Study text START
The astrophysicist Nidhal Guessoum in his book "Islam's Quantum Question" has pointed to modern Islamic scholars, like Muhammad Asad and Ghulam Ahmed Parwez who have emphasized a metaphorical reinterpretation of the concept of angels. For example, Asad highlighted the following words in the Quran as evidence that the aid provided by angels in the Battle of Badr was not literal: "and God ordained this only as a glad tiding."
There is no standard hierarchical organization in Islam that parallels the division into different "choirs" or spheres, as hypothesized and drafted by early medieval Christian theologians. Most[who?] Islamic scholars agree that this is an unimportant topic in Islam, simply because angels have a simple existence in obeying God already, especially since such a topic has never been directly addressed in the Quran. However, it is clear that there is a set order or hierarchy that exists between angels, defined by the assigned jobs and various tasks to which angels are commanded by God. Some scholars suggest that Islamic angels can be grouped into fourteen categories as follows, of which numbers two-five are considered archangels. Not all angels are known by Muslims however, the Quran and hadith only mentions a few by name. Due to varied methods of translation from Arabic and the fact that these angels also exist in Christian contexts and the Bible, several of their Christian and phonetic transliteral names are listed:
- Jibrail/Jibril (Judeo-Christian, Gabriel), the angel of revelation. Jibril is the archangel responsible for revealing the Quran to Muhammad, verse by verse. Jibrail is widely known as the angel who communicates with (all of) the prophets and also for coming down with God's blessings during the night of Laylat al-Qadr ("The Night of Divine Destiny (Fate)"). Jibril is mentioned by name in the Quran.
- Israfil or Israafiyl (Judeo-Christian, Uriel), is an archangel in Islam who will blow the trumpet twice [or thrice] at the end of time. According to the hadith, Israfil is the angel responsible for signaling the coming of Qiyamah (Judgment Day) by blowing a horn. The blowing of the trumpet is described in many places in the Quran. It is said that the first blow will bring all to attention, will end all life, while the second blow will bring all human beings back to life again to meet their Lord for their final judgement. Those who say it is three blows, say the first one will cause everyone to be startled. The second: everyone will die; and the third will be that of resurrection.
Study text END
__Actions to take__.
**1)** Answer these questions from the text on angels in Islam:
(a) Which battle did Asad argue the angels' aid in was not literal?
(b) Into how many categories do some scholars suggest Islamic angels can be grouped?
(c) According to the hadith, what does Israfil signal by blowing a horn?
**2)** Reproduce the passage of the text on angels in Islam from "- Israfil or" up to and including "that of resurrection.".
Excerpted data START
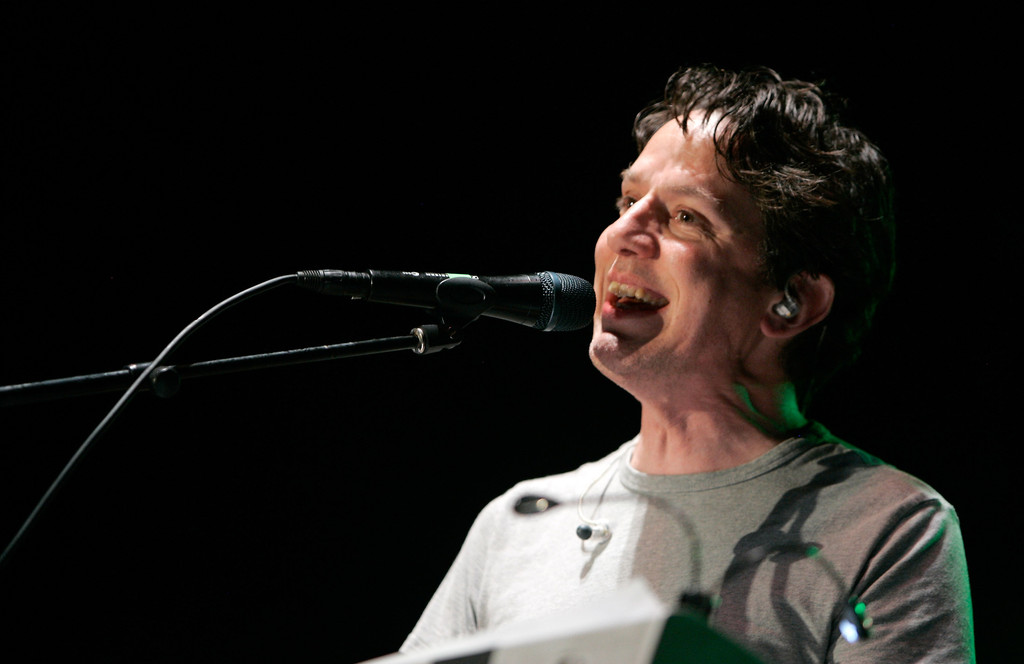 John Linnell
Excerpted data END
Excerpted data START
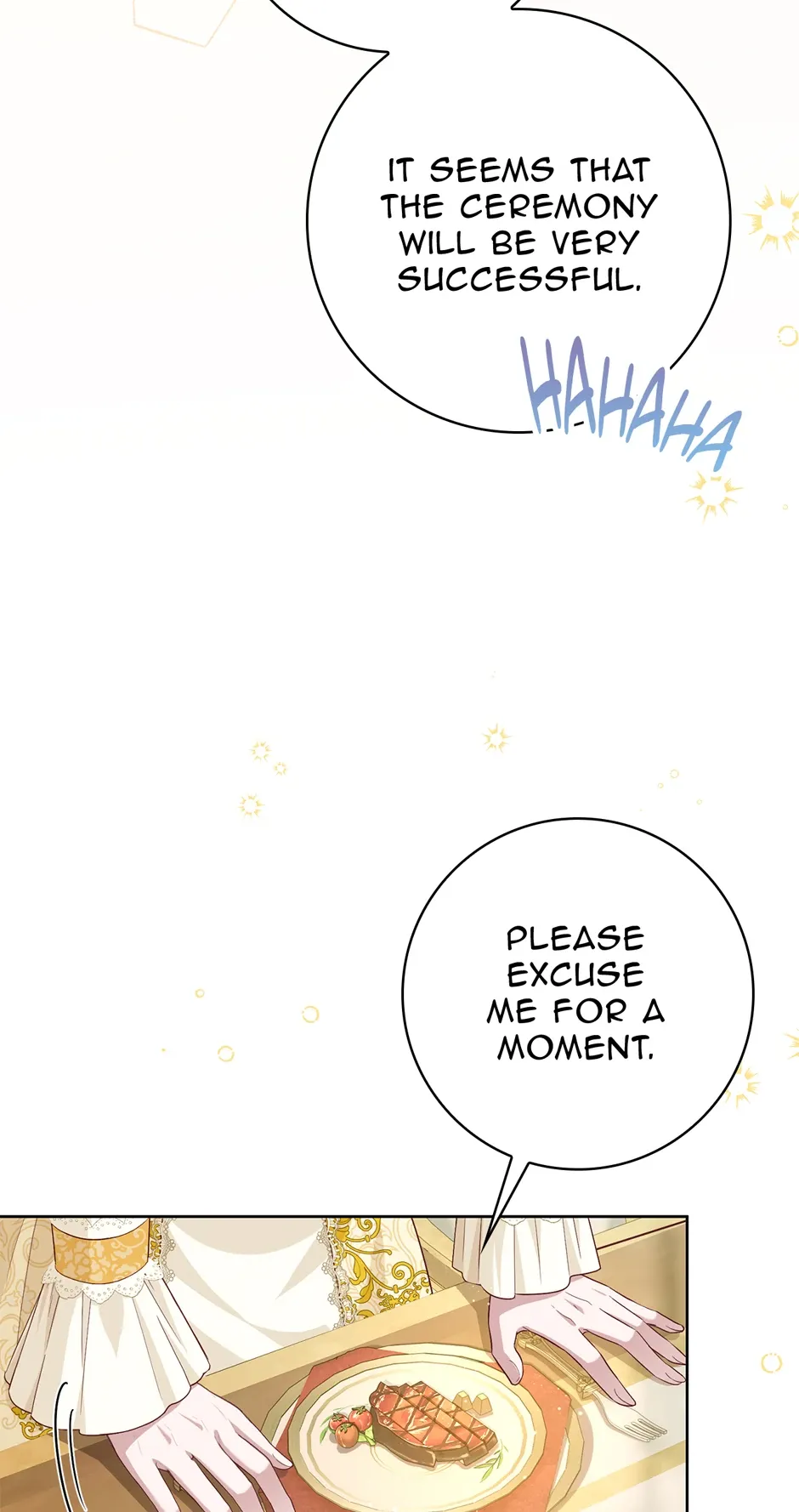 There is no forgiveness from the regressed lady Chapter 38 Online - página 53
Excerpted data END
Excerpted data START
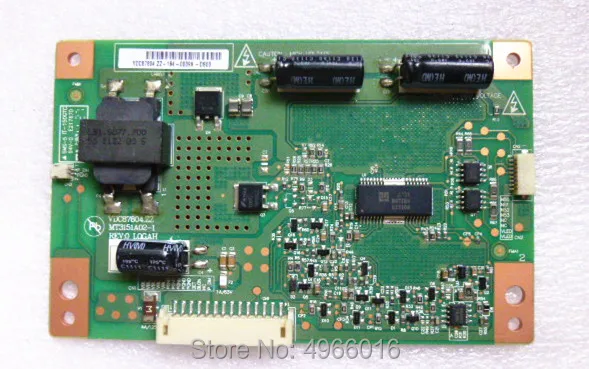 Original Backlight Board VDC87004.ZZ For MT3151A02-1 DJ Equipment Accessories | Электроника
Excerpted data END
__Results in order__.
**1)**
(a) The Battle of Badr.
(b) Fourteen.
(c) The coming of Qiyamah (Judgment Day).

**2)**
- Israfil or Israafiyl (Judeo-Christian, Uriel), is an archangel in Islam who will blow the trumpet twice [or thrice] at the end of time. According to the hadith, Israfil is the angel responsible for signaling the coming of Qiyamah (Judgment Day) by blowing a horn. The blowing of the trumpet is described in many places in the Quran. It is said that the first blow will bring all to attention, will end all life, while the second blow will bring all human beings back to life again to meet their Lord for their final judgement. Those who say it is three blows, say the first one will cause everyone to be startled. The second: everyone will die; and the third will be that of resurrection.